Maria Letícia abriu os olhos muito lentamente, deixando entrar aos poucos a luz da realidade em suas retinas. Despertava de um sonho estranho e esquisito, como se a agulha da sua vitrolinha tivesse saltado seu curso normal e tivesse arranhado a face do vinil com um som garranchento e feio. Sentiu, antes mesmo de abrir os olhos completamente, um odor sujo de um colchão velho e puído, de pouco estofo e bolorento. Também sentiu nas delicadas narinas o cheiro de paredes sem reboco e de telhas de amianto vazadas pela chuva, pela luz do Sol e da Lua, vazadas pelos mosquitos e ruídos. Sentiu na verdade, antes de se dar conta de onde estava, o cheiro da miséria. Não da pobreza, que ela conhecia bem das ações beneficentes organizadas pela igreja e que só tinha a mão estendida e a boca aberta para agradecer. Inspirou profundamente a penúria raivosa da fome e da falta de oportunidades que o ambiente exalava e soube que aquilo era algo que jamais havia experimentado na vida. Parou as pálpebras pela metade do caminho, temendo ver o que a luz de uma vela tremeluzindo tinha para mostrar. Quando finalmente olhou, arrependeu-se e cerrou novamente os olhos, fazendo-se como quem está dormindo.
* * *
Anacleto, Colchonete e Panela, investidos nos papéis de Reco-Reco, Bolão e Azeitona, tentavam compreender onde estavam e o que fariam para sair vivos daquela situação. Pelo menos dois deles ansiavam por isso. Haviam seguido o tal Ditão por becos e vielas labirínticas sem fim, até chegarem ao que parecia ser uma espécie de ginásio de esportes bem pequeno, plantado diante de um terrão retangular, que parecia ser um campo de futebol. Havia uma lâmpada amarela pendurada num poste em cada canto do terreno, mostrando a terra vermelha riscada aqui e ali por tinta de cal. A um comando do Ditão as crianças todas emudeceram e acompanharam os quatro até a sede da comunidade sem emitirem um som sequer. Dentro do pequeno galpão havia uma mesa retangular enorme que, provavelmente, fazia as vezes de mesa de ping-pong. O líder do bando abriu um mapa sobre a mesa e nele apontou para os rapazes onde estavam e onde ficava a casa dos bandidos. Explicou de que maneiras poderiam invadir o local, todas muito arriscadas e perigosas. Seria necessário um plano muito bem arquitetado para levar a empreitada ao êxito. Ele havia conseguido uma série de informações através da sua rede de garotos. Cada um trazia um relato: quando alugaram o casebre, quantos eram, quando acordavam, quando dormiam, cada mínimo movimento era acompanhado pelos moleques maltrapilhos e descalços que passavam despercebidos pela paisagem barrenta e poeirenta. Desse modo sabiam que eram três sujeitos, usavam um Fusca bege sem estepe, tinham quatro revólveres, 8 caixas de munição e dois facões. FBI perde! Haviam chegado no sábado anterior e feito pouco movimento até o dia de hoje, quando dois comparsas saíram no meio da tarde e voltaram no início da noite. Um deles ficou na casa, de guarda, e só saiu quando os outros chegaram, retirando um corpo, desmaiado ou sem vida, de dentro do veículo. O comparsa jogou um grande cobertor sobre o corpo e entraram rapidamente, batendo a porta atrás de si.

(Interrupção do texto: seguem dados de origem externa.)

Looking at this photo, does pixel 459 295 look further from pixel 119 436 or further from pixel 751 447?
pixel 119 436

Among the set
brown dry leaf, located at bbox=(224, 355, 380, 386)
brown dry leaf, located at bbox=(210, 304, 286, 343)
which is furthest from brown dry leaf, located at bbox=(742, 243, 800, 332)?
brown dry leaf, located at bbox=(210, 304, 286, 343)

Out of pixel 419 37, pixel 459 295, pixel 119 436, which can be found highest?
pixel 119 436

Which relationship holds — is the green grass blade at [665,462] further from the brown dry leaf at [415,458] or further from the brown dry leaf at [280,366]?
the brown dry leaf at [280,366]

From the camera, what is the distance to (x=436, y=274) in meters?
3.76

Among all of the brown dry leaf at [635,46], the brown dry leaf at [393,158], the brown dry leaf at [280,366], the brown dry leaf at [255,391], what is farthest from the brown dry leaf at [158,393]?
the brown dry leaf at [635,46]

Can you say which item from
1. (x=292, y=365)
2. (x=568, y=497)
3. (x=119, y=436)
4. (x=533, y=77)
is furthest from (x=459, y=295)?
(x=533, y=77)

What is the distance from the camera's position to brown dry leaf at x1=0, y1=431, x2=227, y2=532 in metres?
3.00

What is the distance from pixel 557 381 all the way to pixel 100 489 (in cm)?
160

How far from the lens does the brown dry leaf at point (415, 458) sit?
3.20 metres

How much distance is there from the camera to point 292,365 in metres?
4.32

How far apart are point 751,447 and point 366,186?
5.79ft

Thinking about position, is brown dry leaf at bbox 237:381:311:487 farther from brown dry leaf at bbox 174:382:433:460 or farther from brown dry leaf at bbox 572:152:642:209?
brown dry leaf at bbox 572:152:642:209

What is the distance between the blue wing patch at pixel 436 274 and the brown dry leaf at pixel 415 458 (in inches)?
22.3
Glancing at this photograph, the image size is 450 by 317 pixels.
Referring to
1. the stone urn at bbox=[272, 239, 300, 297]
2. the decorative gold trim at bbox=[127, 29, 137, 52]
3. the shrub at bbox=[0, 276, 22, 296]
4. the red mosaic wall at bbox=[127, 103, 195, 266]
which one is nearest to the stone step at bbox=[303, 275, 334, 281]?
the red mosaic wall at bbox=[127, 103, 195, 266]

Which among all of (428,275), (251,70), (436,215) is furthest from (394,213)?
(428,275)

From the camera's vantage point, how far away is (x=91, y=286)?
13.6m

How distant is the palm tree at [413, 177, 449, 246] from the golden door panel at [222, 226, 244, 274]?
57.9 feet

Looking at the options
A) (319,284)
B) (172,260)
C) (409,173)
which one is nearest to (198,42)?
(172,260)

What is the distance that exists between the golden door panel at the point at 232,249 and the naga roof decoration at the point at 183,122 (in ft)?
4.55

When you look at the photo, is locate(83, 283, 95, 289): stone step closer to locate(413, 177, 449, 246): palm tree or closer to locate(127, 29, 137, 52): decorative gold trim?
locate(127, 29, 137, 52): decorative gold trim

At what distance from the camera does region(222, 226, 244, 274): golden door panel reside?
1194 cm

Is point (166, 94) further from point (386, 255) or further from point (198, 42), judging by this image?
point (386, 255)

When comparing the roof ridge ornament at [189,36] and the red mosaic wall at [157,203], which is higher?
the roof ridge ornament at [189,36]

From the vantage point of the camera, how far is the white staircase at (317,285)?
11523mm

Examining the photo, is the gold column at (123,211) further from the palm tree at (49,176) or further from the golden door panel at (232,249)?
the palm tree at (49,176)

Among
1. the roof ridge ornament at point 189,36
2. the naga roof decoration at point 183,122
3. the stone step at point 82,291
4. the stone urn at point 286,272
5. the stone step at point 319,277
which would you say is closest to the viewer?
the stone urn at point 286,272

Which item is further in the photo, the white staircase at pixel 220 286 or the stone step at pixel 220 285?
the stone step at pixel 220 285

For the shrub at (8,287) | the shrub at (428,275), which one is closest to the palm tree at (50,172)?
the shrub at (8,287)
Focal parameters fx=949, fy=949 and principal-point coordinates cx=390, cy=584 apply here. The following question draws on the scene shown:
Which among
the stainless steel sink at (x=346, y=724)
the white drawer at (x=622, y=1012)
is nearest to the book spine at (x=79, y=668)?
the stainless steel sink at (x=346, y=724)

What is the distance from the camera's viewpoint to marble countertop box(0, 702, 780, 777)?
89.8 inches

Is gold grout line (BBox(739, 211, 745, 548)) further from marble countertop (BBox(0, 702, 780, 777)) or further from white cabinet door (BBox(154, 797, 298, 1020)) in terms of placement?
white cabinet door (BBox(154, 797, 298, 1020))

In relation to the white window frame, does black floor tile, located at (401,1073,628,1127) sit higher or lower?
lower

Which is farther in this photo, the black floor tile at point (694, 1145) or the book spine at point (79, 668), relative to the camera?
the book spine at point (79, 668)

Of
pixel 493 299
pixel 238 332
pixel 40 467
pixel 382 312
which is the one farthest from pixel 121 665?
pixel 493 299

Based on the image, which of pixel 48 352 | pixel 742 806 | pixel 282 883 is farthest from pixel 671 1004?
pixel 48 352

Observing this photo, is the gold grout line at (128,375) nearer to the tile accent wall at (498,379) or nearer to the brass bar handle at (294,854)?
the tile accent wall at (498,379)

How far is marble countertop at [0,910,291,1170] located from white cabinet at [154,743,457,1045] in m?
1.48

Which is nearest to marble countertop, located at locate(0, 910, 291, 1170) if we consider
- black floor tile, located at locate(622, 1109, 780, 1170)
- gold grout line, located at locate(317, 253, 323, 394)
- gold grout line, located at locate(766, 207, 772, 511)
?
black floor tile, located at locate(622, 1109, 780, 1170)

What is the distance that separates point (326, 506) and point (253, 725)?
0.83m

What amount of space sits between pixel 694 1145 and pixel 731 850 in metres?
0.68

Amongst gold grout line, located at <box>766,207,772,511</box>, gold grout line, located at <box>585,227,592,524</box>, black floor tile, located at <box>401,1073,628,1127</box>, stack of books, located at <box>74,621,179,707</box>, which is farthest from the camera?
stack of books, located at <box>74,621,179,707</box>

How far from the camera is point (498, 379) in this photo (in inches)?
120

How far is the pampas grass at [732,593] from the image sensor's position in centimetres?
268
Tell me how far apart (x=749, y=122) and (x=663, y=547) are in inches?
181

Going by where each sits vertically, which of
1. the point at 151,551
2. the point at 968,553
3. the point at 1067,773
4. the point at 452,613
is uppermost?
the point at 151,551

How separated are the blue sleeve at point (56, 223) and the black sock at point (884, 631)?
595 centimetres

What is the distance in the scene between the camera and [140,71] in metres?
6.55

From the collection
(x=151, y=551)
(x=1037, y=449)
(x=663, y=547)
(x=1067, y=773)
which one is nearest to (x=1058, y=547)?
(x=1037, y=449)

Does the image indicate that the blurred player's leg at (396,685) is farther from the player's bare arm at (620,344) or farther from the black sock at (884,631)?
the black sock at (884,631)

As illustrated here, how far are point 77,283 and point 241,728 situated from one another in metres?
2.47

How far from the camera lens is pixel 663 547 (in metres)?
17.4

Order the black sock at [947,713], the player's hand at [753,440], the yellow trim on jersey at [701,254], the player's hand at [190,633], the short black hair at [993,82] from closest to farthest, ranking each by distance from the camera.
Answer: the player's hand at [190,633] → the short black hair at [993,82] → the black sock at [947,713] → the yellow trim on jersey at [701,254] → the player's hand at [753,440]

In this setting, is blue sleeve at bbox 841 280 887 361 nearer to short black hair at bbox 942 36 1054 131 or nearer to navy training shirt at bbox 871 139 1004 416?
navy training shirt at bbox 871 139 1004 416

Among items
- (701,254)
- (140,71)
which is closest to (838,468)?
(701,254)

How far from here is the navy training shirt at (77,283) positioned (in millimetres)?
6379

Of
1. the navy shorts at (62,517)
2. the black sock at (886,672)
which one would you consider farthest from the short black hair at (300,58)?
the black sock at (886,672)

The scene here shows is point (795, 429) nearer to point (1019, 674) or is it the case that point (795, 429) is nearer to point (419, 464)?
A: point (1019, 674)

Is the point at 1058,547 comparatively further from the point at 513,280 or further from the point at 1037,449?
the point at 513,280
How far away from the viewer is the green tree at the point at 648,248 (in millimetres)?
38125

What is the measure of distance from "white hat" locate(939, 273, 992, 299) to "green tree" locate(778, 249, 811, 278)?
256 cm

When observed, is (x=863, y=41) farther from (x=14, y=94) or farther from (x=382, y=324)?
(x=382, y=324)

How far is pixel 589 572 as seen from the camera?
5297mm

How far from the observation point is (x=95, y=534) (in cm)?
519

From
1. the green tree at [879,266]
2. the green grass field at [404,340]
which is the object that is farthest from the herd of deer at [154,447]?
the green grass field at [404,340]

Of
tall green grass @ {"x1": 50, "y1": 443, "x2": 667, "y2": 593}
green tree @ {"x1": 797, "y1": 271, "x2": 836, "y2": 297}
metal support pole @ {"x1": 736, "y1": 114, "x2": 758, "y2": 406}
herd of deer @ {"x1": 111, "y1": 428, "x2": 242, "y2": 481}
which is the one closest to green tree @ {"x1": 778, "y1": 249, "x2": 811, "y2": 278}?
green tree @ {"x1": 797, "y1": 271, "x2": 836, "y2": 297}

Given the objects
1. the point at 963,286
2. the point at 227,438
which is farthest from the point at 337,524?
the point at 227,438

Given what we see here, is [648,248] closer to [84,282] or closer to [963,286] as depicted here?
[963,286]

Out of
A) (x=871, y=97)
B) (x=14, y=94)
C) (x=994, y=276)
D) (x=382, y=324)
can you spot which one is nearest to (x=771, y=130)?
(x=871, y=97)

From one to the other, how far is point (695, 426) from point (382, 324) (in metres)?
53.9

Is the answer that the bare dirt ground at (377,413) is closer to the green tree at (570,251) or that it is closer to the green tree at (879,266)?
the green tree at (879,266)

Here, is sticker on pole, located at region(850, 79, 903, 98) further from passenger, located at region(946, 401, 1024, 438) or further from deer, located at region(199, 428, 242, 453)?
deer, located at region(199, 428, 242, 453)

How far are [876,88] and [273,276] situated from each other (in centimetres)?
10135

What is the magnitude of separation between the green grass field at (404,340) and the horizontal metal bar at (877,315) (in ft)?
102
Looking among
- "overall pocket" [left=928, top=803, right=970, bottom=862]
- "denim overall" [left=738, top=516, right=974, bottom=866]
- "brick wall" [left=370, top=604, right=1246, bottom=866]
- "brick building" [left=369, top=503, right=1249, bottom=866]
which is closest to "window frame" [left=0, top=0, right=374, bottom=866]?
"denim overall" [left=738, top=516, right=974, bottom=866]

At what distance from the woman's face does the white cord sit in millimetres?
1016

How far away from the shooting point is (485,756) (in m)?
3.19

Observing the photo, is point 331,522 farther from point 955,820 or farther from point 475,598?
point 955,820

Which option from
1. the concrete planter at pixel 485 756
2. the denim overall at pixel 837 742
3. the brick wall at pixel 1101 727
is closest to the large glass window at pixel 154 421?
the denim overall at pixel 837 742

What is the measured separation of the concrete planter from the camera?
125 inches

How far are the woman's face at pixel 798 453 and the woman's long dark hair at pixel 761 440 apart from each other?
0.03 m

Anacleto fez várias perguntas sobre a estrutura da casa, quantas portas e janelas? Perguntou se havia um cão para dar alarme ou qualquer outro mecanismo para dificultar uma possível invasão? Queria saber se eles possuíam armas de fogo, além dos estilingues? Nada. A coisa mais perigosa ali era um canivete para descascar laranja. Quanto mais perguntava, mais Colchonete e Panela concluíam que deviam ir embora e, no máximo, passar numa delegacia. Verdade seja dita, o posto policial mais próximo estava a mais de 15 quilômetros dali e seria muito egoísmo partir sem prestar socorro para a vítima, se é que existia realmente uma vítima. Decidiram averiguar enviando dois guris para pesquisar a situação. Dois Palmos e Meio Quilo foram caminhando lentamente até a casa, como quem está passando fome e necessidade e bate na porta para pedir comida. Faziam bem esse papel, que aliás era a própria realidade deles e dos demais garotos da comunidade. O objetivo da missão era xeretar o que acontecia lá dentro e, para isso, enquanto Dois Palmos batia na porta e conversava com quem abrisse, Meio Quilo esticaria o pescoço para ver o que se passava lá dentro. O menino nem chegou a terminar a primeira frase. Com um safanão brutal o sujeito afastou-o da porta entreaberta, fazendo-o rolar sobre o parceiro que estava agachado atrás. Depois de meia dúzia de xingamentos, a porta foi batida com um estrondo. Os dois moleques fugiram em disparada, tomando o cuidado de fazer um caminho que não desse pista da verdadeira direção que tomariam e chegaram bufando, sem fôlego no galpão.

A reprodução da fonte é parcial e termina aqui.